The result, as predicted by people who actually understand the region, is that his diplomacy will have made this problem, like the Iranian nuclear program and the Syrian conflict, more difficult to address. Rumors about what the Kerry “framework” contains suggest that it isn’t as foolish as one might expect given his other initiatives, but if it includes even a limited “right of return” he will render the Arab-Israeli problem permanently unsolvable.
Presenting his “framework” also backs Kerry into a corner. He cannot change his offering once it is announced without acknowledging that it was yet another major mistake. But if it is rejected, what does he do then?
Since the current negotiations in all three areas, have been destined to fail since before they began, why does Kerry persist?
The Department of State and its employees, some of whom see themselves as diplomats, believe in diplomacy. It is what they do and if diplomacy doesn’t have value, neither do they. That has led many of them to transform diplomacy from a means to an end – achieving national goals – to an end in itself. When facing negotiators for a party whose diplomats understand that achieving their goals is the point, that puts American negotiators at a profound disadvantage. All the other side’s team needs to do to get their way is to threaten to walk away.
In a recent article in Foreign Policy on the “Kerry Doctrine,” Douglas Brinkley applauds Kerry’s adoption of this approach and expresses great confidence in the ability of Kerry’s personal boldness to achieve wonders in international affairs.
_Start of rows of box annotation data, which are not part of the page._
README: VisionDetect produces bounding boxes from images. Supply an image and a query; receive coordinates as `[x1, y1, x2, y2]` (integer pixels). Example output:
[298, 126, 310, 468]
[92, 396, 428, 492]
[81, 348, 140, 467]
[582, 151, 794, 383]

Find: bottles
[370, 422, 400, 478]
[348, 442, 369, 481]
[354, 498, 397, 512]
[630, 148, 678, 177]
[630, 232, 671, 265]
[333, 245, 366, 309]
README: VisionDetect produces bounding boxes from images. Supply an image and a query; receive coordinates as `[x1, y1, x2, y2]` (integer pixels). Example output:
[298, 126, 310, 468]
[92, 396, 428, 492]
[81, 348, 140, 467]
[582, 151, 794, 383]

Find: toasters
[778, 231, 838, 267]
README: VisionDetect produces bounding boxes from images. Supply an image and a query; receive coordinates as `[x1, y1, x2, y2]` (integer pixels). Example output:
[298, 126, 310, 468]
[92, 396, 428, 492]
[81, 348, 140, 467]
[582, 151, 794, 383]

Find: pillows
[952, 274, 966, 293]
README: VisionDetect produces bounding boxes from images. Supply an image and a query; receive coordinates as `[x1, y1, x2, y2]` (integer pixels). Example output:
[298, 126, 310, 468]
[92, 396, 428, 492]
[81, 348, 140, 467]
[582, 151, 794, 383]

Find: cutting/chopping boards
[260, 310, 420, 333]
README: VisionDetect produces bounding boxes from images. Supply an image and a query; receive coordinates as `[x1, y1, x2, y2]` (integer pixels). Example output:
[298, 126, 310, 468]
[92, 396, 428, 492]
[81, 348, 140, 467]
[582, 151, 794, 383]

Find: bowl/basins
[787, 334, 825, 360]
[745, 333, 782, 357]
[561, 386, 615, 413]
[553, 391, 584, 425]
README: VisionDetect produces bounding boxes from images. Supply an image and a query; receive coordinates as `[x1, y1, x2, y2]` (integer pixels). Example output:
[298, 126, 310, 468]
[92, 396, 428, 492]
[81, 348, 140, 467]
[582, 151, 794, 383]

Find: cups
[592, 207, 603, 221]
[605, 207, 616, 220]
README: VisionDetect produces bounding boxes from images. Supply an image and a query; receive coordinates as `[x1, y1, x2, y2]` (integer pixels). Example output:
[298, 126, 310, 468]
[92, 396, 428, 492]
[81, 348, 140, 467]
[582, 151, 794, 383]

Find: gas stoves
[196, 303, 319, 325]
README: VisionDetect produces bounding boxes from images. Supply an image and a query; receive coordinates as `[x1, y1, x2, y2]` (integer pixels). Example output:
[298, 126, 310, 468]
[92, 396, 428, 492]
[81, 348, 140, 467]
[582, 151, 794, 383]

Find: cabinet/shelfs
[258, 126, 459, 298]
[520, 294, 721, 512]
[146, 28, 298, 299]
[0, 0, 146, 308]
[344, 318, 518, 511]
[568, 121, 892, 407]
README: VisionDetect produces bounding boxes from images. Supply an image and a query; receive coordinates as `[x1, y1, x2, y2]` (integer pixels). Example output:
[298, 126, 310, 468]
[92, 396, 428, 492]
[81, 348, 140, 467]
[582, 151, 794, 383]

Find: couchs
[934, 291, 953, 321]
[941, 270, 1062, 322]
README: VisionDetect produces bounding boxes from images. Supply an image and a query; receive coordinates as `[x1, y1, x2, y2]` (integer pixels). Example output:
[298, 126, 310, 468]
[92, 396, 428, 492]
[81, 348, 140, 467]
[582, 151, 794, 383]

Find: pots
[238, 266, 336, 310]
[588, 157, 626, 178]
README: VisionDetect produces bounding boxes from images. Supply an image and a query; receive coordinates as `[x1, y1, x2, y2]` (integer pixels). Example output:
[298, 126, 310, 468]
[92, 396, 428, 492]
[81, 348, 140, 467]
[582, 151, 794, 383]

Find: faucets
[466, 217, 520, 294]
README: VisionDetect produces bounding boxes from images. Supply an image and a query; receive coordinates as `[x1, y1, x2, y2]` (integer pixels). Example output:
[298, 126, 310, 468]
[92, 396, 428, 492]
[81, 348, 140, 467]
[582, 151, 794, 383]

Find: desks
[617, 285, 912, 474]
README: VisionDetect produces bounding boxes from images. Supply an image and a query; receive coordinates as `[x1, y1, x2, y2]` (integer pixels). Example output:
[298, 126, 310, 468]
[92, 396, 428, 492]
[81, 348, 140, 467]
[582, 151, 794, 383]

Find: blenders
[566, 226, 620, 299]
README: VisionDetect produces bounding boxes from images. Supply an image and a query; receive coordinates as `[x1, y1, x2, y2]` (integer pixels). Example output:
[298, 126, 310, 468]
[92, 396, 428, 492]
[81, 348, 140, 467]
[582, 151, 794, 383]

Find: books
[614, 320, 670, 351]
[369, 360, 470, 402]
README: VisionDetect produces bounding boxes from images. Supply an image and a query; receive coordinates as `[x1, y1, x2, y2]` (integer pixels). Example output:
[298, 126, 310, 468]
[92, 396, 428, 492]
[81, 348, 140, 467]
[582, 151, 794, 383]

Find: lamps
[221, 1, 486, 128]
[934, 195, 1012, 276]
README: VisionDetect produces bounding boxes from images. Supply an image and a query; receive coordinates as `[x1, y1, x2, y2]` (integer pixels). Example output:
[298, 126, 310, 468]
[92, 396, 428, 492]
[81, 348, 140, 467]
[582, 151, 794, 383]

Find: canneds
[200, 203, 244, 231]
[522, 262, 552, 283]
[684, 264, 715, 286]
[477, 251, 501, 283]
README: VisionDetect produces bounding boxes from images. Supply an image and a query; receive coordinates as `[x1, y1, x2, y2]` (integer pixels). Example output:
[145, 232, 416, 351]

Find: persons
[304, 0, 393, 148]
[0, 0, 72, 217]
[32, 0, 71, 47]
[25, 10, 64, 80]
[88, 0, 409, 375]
In his great confidence in the wondrousness of his person, Kerry strongly resembles his boss Barack Obama, but world affairs don’t depend as much on the interaction of personalities, especially narcissistic ones, as they do on actual policies, and it is here that the credibility of the “Kerry Doctrine” conflicts with reality.
To the extent that any such doctrine is evident, it appears to include the following nine points:
1. There is no reality so evident that he won’t ignore it in pursuit of the glory of his self-image.
2. There is no delusion so blatant that he can’t embrace it if it enhances his self-image.
3. There is no enemy he won’t appease if that will provide the evidence of the efficacy of his diplomacy.
4. There is no friend or ally he won’t betray if consideration of their interests stands in the way of his attaining the acclaim he seeks.
And then, fully in accordance with Barack Obama’s identification with George Orwell’s “Big Brother”, we have:
5. War is peace, so getting peace treaties signed, even if they lead to unnecessary wars, is a good idea.
6. Slavery is freedom, so enabling Islamists who seek to enslave women and minorities is in the best interest of the victims.
7. Both he and Barack Obama are great conceptual thinkers, even if they don’t seem to grasp the basic facts of the problems they address.
8. He deserves a Nobel Peace Prize for the havoc he is causing around the world.
9. The greatest man in history stares at him when he looks in the mirror.
For his sake, and for the sake of peace in the world, Kerry should refrain from further muddying the situation by persisting to negotiate when nothing of value can be achieved. The last thing the Iranian nuclear discussions, the Syrian morass, or the Israel-Palestine conflict need is advice on keeping negotiations going when that can’t achieve anything.
Newly-certified doctors take an oath, the Hippocratic Oath, in which they pledge to “First, do no harm…” Neither Kerry nor Obama is a doctor, but maybe the time has come for a similar oath for would-be practitioners of international relations and diplomacy: “First, do no harm,” and if they cannot manage even that, “Avoid blatant hypocrisy.”